Monday, March 17, 2014

Samla Kari Khmer (Cambodian Curry )










Samla Kari Khmer (Cambodian Curry )
Ingredients
400g Chicken
1 tablespoon Kapi
½ cup Coconut Cream
3 cups Coconut Milk
3 tablespoon Fish Sauce
1 tablespoon Salt
2 tablespoon Sugar
400g Sweet Potatoes

Kroeung
40g Lemon grass Stalk, sliced very thinly
1 teaspoon Rhizome, cut small
1 teaspoon Turmeric, cut small
1 teaspoon Galangal, cut small
5 Garlic Cloves
5 Shallots
20g Kroeung Kari, Roasted and Pounded Finely
5 Dried Red Chilies, Soaked, Drained and Chopped into Paste

Method
Clean and chop chicken quite big pieces, set in one place.

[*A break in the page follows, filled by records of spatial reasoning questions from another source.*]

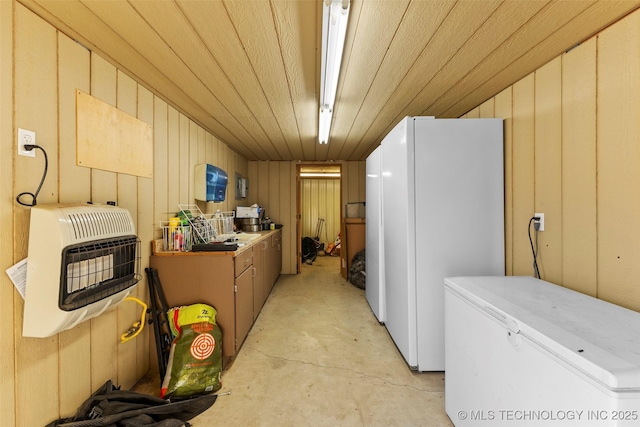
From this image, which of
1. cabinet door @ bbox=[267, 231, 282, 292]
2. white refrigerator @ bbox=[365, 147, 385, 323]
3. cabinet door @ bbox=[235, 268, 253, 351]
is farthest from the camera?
cabinet door @ bbox=[267, 231, 282, 292]

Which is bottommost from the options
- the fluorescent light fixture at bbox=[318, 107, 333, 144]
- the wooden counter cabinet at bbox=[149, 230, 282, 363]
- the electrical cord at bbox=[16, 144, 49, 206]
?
the wooden counter cabinet at bbox=[149, 230, 282, 363]

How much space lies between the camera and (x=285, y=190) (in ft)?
15.6

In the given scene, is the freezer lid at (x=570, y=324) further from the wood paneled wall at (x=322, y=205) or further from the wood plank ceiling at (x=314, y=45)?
the wood paneled wall at (x=322, y=205)

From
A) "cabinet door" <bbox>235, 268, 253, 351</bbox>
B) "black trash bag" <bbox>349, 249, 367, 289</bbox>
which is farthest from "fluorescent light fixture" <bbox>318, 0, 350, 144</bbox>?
"black trash bag" <bbox>349, 249, 367, 289</bbox>

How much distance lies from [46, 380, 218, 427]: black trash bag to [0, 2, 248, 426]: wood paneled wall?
0.30ft

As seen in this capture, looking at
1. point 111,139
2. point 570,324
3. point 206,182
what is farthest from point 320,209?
point 570,324

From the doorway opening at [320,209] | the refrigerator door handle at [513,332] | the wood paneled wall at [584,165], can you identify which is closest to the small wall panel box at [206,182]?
the refrigerator door handle at [513,332]

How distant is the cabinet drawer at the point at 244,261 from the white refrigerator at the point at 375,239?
135 cm

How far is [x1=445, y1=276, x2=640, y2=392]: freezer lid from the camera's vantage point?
0.67 meters

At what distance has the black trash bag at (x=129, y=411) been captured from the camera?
122 cm

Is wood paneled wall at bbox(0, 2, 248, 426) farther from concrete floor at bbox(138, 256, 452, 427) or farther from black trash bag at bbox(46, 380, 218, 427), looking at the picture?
concrete floor at bbox(138, 256, 452, 427)

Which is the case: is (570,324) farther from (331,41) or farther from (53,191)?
(53,191)

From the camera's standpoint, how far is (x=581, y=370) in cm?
71

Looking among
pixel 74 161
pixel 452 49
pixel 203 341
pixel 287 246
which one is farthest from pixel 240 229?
pixel 452 49
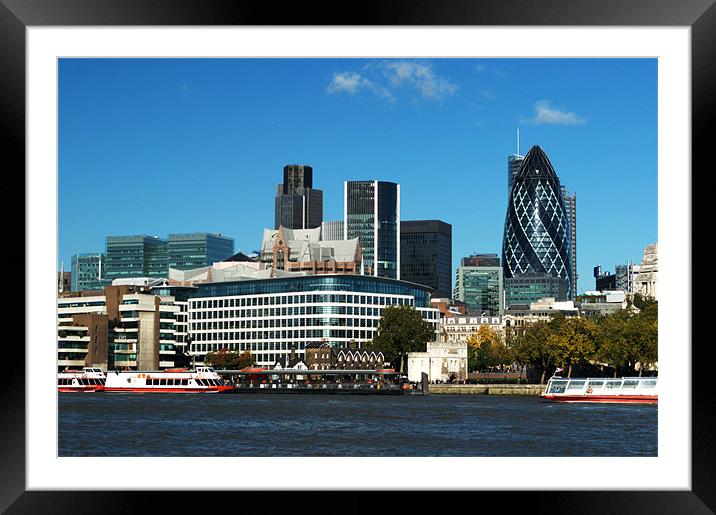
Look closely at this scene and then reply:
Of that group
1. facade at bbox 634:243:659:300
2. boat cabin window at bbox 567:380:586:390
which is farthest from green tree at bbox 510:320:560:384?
facade at bbox 634:243:659:300

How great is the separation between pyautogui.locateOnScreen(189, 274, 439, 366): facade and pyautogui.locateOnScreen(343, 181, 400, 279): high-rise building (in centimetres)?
4822

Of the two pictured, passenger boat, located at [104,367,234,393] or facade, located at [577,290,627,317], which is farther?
facade, located at [577,290,627,317]

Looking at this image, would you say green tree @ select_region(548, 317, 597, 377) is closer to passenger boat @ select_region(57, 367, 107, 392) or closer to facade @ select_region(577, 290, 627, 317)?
passenger boat @ select_region(57, 367, 107, 392)

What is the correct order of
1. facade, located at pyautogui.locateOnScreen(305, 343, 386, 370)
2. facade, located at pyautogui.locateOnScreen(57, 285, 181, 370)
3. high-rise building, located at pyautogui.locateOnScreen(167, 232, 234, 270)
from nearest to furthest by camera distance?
facade, located at pyautogui.locateOnScreen(305, 343, 386, 370)
facade, located at pyautogui.locateOnScreen(57, 285, 181, 370)
high-rise building, located at pyautogui.locateOnScreen(167, 232, 234, 270)

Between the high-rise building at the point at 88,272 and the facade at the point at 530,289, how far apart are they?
133ft

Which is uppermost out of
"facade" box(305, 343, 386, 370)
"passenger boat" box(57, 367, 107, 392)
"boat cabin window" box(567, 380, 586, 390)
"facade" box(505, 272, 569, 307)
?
"facade" box(505, 272, 569, 307)

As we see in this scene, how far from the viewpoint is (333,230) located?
11581 cm

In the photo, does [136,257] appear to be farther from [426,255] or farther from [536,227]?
[536,227]

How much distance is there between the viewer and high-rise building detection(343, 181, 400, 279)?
371ft

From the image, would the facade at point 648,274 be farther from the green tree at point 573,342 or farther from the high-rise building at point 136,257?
the high-rise building at point 136,257
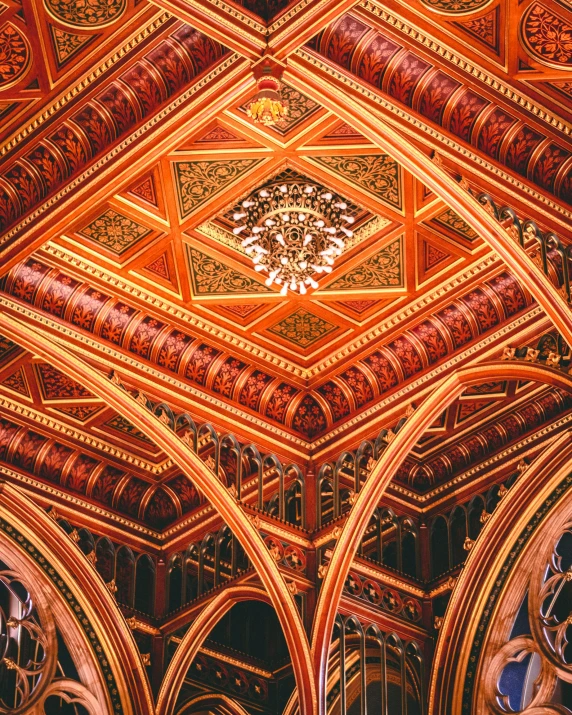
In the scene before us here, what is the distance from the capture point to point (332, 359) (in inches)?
645

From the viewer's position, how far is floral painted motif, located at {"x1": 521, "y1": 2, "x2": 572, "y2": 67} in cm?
1241

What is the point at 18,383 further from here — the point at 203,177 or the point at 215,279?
the point at 203,177

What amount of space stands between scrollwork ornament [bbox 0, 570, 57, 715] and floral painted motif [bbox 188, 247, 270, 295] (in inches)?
144

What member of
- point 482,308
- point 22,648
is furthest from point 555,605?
point 22,648

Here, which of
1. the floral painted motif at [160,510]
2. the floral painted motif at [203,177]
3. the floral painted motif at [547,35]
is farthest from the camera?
the floral painted motif at [160,510]

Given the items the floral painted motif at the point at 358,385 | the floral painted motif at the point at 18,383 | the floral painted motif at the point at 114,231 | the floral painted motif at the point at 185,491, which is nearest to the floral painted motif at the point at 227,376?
the floral painted motif at the point at 358,385

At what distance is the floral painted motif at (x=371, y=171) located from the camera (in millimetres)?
14352

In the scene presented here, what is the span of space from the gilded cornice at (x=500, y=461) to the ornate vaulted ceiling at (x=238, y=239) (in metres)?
0.03

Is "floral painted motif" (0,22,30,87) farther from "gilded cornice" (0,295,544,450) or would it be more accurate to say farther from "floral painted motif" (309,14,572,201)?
"gilded cornice" (0,295,544,450)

To make the Kroeung above, pounding lemon grass stalk first in the clay mortar when fine follow other 5 kinds below and continue to pound until smooth then add Kroeung Kari and red chilies paste, lightly pounding.
Fry the Kroeung in pot with oil over a medium heat, stir well when given good smell add kapi, coconut-cream and chicken, simmer about 15 minutes then add coconut milk, season with fish sauce, salt and sugar.
Once bubble and sweet potatoes and allow it in boiling for about 5 minutes or until well cooked.

Samla Kako Khmer

Samla Kako
Samla Kako means “Stirring Soup” having a lot of stirring is needed to make this soup. You can choose meat for this soup like fish, chicken or dove. For fish is Chhlang fish or Anden fish.

Ingredients
300g Chhlang fresh fish, sliced into chunk
1 tablespoon prahok
400g vegetable fruit combo including: Green Papaya, Green Banana, Green Juck fruit and Young Palm fruit, Sliced Thinly Pumpkin and Purple Eggplant, Cut into triangles Long Beans, Cut into 3cm pieces, and Pea Eggplants 5-6, cups of water

Kroeung
40g lemom grass leaves, sliced very thinly
1 ½ Rhizome, cut small
1 teaspoon Turmeric, cut small
1 teaspoon Galangal, cut small
5 Garlic Cloves
½ Cup Uncooked rice, roasted and ground
1 ½ Salt
2 tablespoon Palm sugar or White sugar
2 tablespoon Fish sauce
3-4 stem of Angkeadei leaf
3-4 stems of M’rum leaf
5-6 stems of M’reah leaf

Method
Kroeung is pounded ready, Slice fish in chunk and set aside. Next remove leaved of Angkeadei, M’rum and M’reah from stem, wash and place them in on bowl.
Fry kroeung and prahok in vegetable oil in a large pot over a mediem-low heat, when the oil turn green from the kroeung and aroma intensifies add fish, salt, sugar and a little of water, stirring well. While, allow fish to cook for about 15 minutes, and then add the vegetable combo, stirring constantly. Then  add the roasted rice powder, still stirring and then the rest of water, Increase the heat to medium-high and let it boil. When it bubbles, add fish sauce while put Angkeadei, M’rum and M’reah leaves, and remove from heat immediately and serve.
Samla Kako is a lunch time dish, usually served with steamed rice, It is very popular for Cambodian adult and old people.